Borys Bradel's Blog
Making Java programs work on LogTM
Tags: programming November 21, 2009
Part of my PhD required that I figure out how to get Java programs to execute on LogTM, which is a hardware transactional memory system that has a simulator on top of Simics. Let's just say that achieving that feat is not easy. The following is a somewhat scattered account of what needs to be avoided or done to get things to work. The JVM being used is GCJ.
The following will cause LogTM to pretty much go into an infinite loop:
- Java Native Interface (JNI) calls,
- synchronization,
- multiplies,
- divides,
- calls to virtual methods,
- writing repeatedly to the same memory location by more than one processor, and
- nested transactions.
Of course, there is also the issue of false aliasing at a cache line level, such as when the fields of two adjacent objects or the length and first few values of an array may alias.

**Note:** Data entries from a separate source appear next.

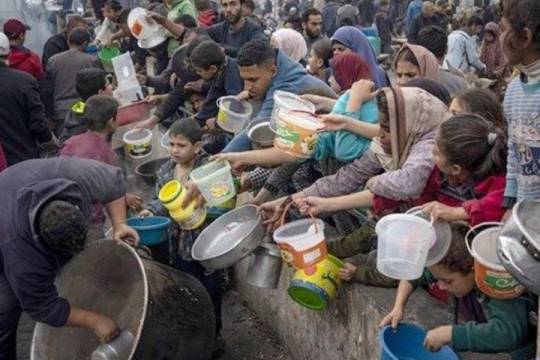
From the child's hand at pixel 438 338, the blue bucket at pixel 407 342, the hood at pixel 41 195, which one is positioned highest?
the hood at pixel 41 195

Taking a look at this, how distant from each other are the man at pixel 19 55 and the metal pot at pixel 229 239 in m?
4.05

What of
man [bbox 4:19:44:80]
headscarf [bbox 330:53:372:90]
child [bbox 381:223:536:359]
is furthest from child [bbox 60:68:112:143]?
→ child [bbox 381:223:536:359]

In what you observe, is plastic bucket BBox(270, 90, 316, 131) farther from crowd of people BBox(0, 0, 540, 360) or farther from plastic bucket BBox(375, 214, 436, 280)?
plastic bucket BBox(375, 214, 436, 280)

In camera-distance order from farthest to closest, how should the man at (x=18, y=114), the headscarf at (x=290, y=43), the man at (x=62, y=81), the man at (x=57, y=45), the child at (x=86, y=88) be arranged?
1. the man at (x=57, y=45)
2. the headscarf at (x=290, y=43)
3. the man at (x=62, y=81)
4. the child at (x=86, y=88)
5. the man at (x=18, y=114)

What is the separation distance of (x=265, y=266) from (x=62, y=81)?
4091 mm

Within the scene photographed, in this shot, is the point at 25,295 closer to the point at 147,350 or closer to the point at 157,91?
the point at 147,350

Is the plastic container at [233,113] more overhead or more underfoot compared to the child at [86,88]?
more overhead

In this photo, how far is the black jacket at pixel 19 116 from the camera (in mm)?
5543

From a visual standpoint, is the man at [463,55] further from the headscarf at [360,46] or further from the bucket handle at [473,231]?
the bucket handle at [473,231]

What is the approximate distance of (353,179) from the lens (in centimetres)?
354

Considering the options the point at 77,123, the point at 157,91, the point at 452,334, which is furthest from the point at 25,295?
the point at 157,91

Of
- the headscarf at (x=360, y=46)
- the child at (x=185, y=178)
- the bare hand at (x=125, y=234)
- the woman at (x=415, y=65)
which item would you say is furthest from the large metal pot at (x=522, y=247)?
the headscarf at (x=360, y=46)

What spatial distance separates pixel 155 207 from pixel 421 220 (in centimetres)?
223

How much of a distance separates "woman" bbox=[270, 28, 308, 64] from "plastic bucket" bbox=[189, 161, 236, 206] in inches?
141
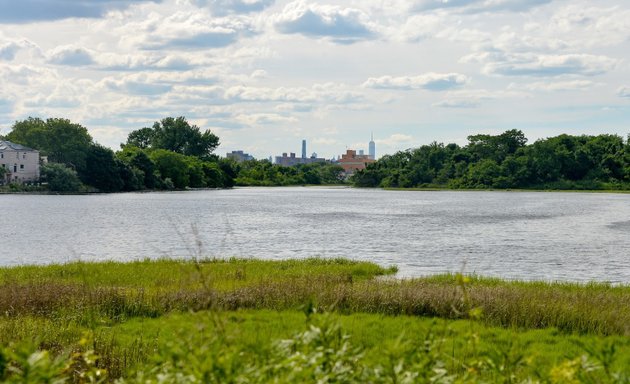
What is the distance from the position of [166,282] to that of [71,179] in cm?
13083

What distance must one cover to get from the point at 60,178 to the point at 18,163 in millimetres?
10668

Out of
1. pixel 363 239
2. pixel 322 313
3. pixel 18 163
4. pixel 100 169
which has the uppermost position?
pixel 18 163

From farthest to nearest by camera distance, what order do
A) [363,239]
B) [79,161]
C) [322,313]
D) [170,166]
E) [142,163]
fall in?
1. [170,166]
2. [142,163]
3. [79,161]
4. [363,239]
5. [322,313]

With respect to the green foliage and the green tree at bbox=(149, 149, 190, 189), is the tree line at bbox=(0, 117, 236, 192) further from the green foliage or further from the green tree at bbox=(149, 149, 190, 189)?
the green tree at bbox=(149, 149, 190, 189)

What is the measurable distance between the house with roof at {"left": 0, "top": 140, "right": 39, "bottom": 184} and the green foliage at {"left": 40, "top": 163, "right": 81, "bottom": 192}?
148 inches

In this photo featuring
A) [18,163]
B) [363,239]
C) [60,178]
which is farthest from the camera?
[18,163]

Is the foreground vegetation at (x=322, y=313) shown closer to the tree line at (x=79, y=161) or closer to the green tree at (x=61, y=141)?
the tree line at (x=79, y=161)

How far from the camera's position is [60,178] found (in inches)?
5822

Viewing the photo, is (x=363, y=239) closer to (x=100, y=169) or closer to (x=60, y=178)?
(x=60, y=178)

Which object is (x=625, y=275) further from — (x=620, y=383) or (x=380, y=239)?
(x=620, y=383)

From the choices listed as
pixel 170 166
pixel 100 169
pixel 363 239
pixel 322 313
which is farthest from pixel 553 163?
pixel 322 313

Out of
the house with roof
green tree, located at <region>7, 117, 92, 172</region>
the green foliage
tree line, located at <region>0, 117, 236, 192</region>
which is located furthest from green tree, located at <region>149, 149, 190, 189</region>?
the house with roof

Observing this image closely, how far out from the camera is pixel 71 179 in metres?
149

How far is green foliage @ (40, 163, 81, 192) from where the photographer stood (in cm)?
14812
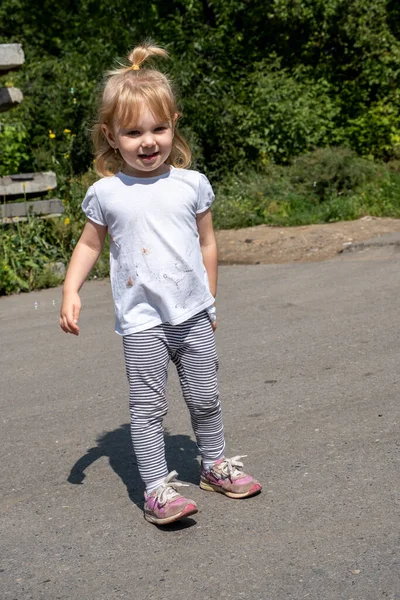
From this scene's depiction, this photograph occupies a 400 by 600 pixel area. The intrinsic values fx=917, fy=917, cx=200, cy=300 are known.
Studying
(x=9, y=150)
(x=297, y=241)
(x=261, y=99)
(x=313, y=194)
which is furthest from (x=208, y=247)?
(x=261, y=99)

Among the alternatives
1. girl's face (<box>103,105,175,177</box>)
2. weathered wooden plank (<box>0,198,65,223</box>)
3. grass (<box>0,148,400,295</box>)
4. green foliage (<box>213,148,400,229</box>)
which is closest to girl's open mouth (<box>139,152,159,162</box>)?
girl's face (<box>103,105,175,177</box>)

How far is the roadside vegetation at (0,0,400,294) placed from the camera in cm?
1223

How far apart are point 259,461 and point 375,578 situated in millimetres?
1094

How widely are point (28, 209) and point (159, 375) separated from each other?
19.6ft

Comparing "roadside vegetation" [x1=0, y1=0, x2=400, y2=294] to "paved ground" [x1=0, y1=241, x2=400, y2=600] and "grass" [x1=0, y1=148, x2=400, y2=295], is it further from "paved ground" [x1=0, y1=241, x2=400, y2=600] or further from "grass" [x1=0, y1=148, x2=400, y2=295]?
"paved ground" [x1=0, y1=241, x2=400, y2=600]

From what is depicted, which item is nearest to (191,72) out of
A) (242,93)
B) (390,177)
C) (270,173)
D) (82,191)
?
(242,93)

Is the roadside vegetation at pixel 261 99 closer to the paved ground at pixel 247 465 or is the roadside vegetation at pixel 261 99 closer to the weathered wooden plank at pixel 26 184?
the weathered wooden plank at pixel 26 184

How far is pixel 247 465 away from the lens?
12.2ft

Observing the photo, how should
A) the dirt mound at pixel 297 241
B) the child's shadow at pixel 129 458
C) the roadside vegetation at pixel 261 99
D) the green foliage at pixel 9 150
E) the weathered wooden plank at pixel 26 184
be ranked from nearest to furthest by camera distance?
the child's shadow at pixel 129 458 < the weathered wooden plank at pixel 26 184 < the dirt mound at pixel 297 241 < the green foliage at pixel 9 150 < the roadside vegetation at pixel 261 99

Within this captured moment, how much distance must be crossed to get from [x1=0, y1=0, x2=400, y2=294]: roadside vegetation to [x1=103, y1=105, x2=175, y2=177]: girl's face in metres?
7.94

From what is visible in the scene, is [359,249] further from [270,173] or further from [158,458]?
[158,458]

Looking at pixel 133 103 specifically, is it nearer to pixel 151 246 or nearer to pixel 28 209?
pixel 151 246

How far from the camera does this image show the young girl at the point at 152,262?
10.6ft

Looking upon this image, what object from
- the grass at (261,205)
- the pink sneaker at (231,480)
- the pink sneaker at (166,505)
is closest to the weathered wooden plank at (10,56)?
the grass at (261,205)
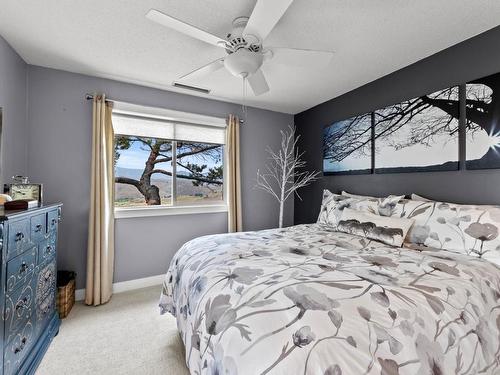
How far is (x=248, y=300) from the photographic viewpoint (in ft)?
3.20

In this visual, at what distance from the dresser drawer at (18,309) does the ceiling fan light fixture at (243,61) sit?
1.92 metres

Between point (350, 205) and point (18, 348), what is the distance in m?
2.72

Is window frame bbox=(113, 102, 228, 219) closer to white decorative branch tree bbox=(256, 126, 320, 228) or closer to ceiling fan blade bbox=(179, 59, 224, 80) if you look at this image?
white decorative branch tree bbox=(256, 126, 320, 228)

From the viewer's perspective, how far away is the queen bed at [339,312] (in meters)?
0.78

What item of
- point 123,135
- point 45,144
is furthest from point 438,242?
point 45,144

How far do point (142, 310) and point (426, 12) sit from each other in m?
3.37

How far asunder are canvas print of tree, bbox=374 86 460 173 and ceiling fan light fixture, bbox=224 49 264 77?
5.31 feet

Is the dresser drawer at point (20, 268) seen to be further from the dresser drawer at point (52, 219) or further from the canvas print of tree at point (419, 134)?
the canvas print of tree at point (419, 134)

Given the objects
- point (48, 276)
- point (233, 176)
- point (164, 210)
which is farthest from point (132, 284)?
point (233, 176)

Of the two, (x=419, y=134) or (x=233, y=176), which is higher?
(x=419, y=134)

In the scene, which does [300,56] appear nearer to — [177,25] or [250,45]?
[250,45]

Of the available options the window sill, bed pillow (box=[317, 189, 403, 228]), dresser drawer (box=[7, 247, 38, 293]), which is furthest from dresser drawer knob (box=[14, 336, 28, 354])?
bed pillow (box=[317, 189, 403, 228])

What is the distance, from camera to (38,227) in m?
1.66

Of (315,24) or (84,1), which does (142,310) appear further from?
(315,24)
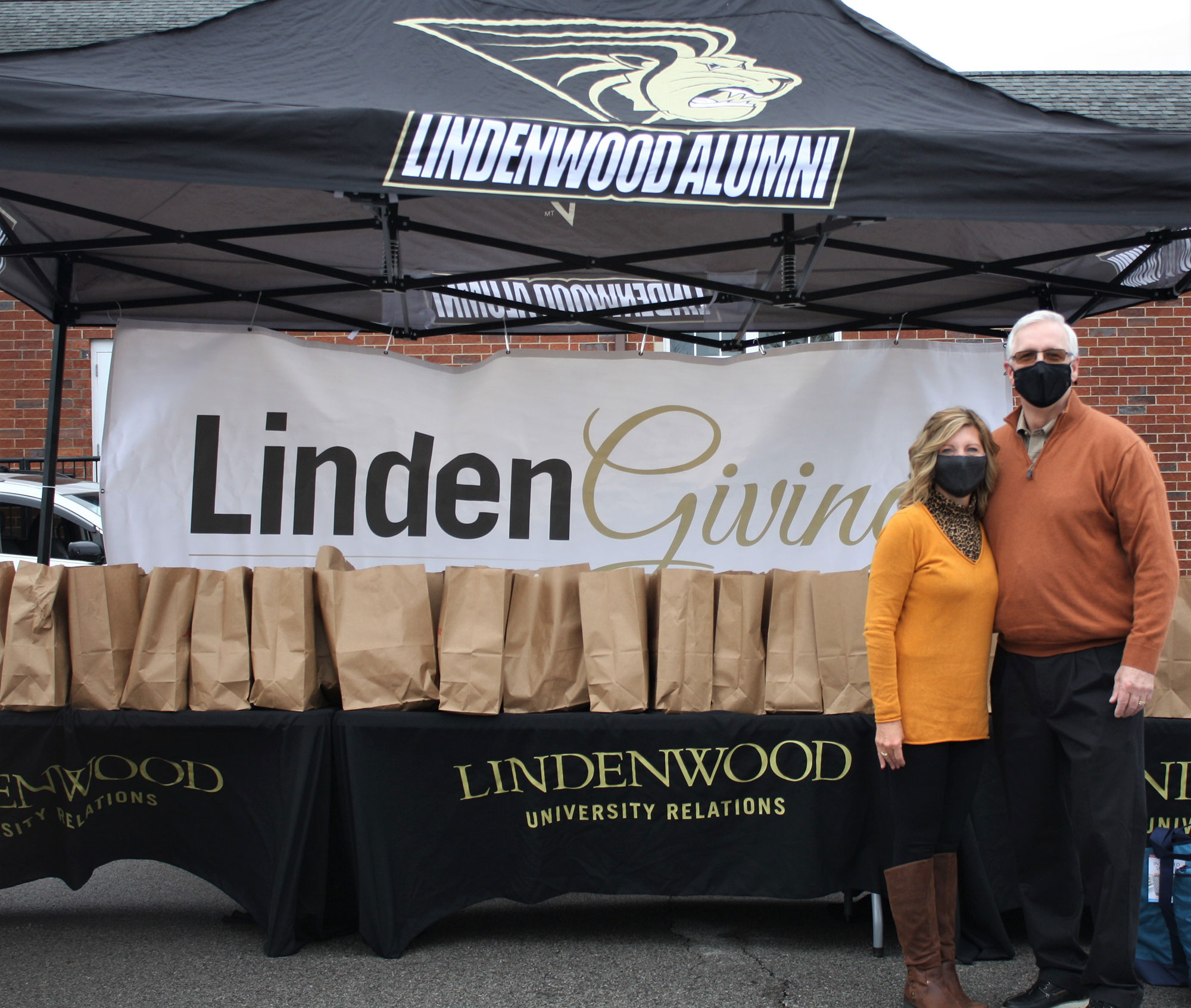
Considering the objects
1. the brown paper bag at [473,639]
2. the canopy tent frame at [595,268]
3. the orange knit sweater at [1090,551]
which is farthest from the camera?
the canopy tent frame at [595,268]

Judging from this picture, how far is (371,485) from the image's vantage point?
4.59 metres

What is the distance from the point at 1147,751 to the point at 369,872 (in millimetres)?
2399

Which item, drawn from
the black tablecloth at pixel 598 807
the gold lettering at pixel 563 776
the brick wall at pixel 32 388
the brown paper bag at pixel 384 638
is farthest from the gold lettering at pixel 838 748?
the brick wall at pixel 32 388

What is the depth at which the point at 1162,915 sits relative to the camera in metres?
2.87

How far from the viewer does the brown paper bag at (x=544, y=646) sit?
3.16 metres

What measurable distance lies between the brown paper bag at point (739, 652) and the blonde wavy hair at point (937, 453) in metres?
0.64

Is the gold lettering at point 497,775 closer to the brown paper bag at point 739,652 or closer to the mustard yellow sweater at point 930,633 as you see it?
the brown paper bag at point 739,652

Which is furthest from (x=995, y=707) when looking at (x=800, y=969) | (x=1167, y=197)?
(x=1167, y=197)

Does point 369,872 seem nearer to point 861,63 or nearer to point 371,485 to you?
point 371,485

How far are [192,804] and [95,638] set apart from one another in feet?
1.99

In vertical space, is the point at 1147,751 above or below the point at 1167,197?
below

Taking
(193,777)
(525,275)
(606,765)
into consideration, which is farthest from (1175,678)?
(193,777)

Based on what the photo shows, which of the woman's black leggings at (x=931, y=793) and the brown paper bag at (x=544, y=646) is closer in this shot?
the woman's black leggings at (x=931, y=793)

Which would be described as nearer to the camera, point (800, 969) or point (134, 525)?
point (800, 969)
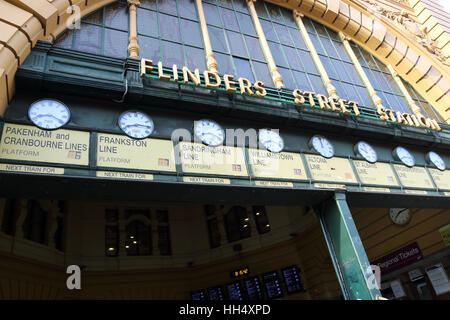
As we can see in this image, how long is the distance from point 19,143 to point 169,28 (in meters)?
7.18

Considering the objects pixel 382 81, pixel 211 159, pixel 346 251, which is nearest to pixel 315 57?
pixel 382 81

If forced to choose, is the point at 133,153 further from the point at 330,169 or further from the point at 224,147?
the point at 330,169

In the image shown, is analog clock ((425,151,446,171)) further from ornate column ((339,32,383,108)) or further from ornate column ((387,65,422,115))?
ornate column ((339,32,383,108))

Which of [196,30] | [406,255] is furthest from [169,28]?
[406,255]

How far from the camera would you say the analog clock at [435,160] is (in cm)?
1396

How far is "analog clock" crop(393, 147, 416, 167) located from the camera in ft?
43.4

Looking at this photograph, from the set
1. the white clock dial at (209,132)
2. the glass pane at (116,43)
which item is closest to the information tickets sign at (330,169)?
the white clock dial at (209,132)

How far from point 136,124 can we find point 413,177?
10209 millimetres

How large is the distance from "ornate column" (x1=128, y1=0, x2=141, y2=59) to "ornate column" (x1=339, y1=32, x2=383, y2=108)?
982 centimetres

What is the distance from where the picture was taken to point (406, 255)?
17031mm

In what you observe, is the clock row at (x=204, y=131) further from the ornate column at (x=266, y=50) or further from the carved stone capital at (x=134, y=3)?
the carved stone capital at (x=134, y=3)

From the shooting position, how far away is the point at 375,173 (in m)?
12.1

I had to make sure that in my framework
- all data accessed in transactions was accessed at initialization time,
- all written memory locations are on separate cache lines from other data, and
- all written memory locations are on separate cache lines from all internal data (e.g. information about the size of the array).
Finally, in the benchmark code I tried to have all variables on separate cache lines. Interestingly, that caused enough cache misses that the performance was worse than if there were conflicts.
Everything except for removing the multiplies and divides was essential to getting the benchmark to work correctly.
To figure all that out, I had to match a stream of assembly instructions from the simulator log data with the disassembly produced by the mdb and gdb debuggers and then match that with Java instructions and variables, with the only information being approximately what line in the Java source code (give or take since the code is optimized at -O3) an assembly instruction could correspond to. The items on the list above were discovered and fixed one at a time. That took quite a long time.
On top of what I've written above, I had to make sure that
- the entire working set fit within the cache (I increased the cache), and
- I replaced all instanceof tests, abstract methods, and interfaces (because they cause good pointers to turn null, this behaviour was truly bizarre) with tests against an instance enumeration variable, non-abstract methods, and parent classes respectively.
Finally, it seems that certain native calls (the method that was causing the problem is Math.log, which is just a wrapper for a native method) cause some internal initialization functions to be called the first time they are executed. Therefore the first execution must be done outside of transactions. To get around that I made sure that the method was called at the start of each thread. Also, to avoid JNI, I created my own wrapper method that calls the log() function based on CNI.
Copyright © 2009 Borys Bradel. All rights reserved. This post is only my possibly incorrect opinion.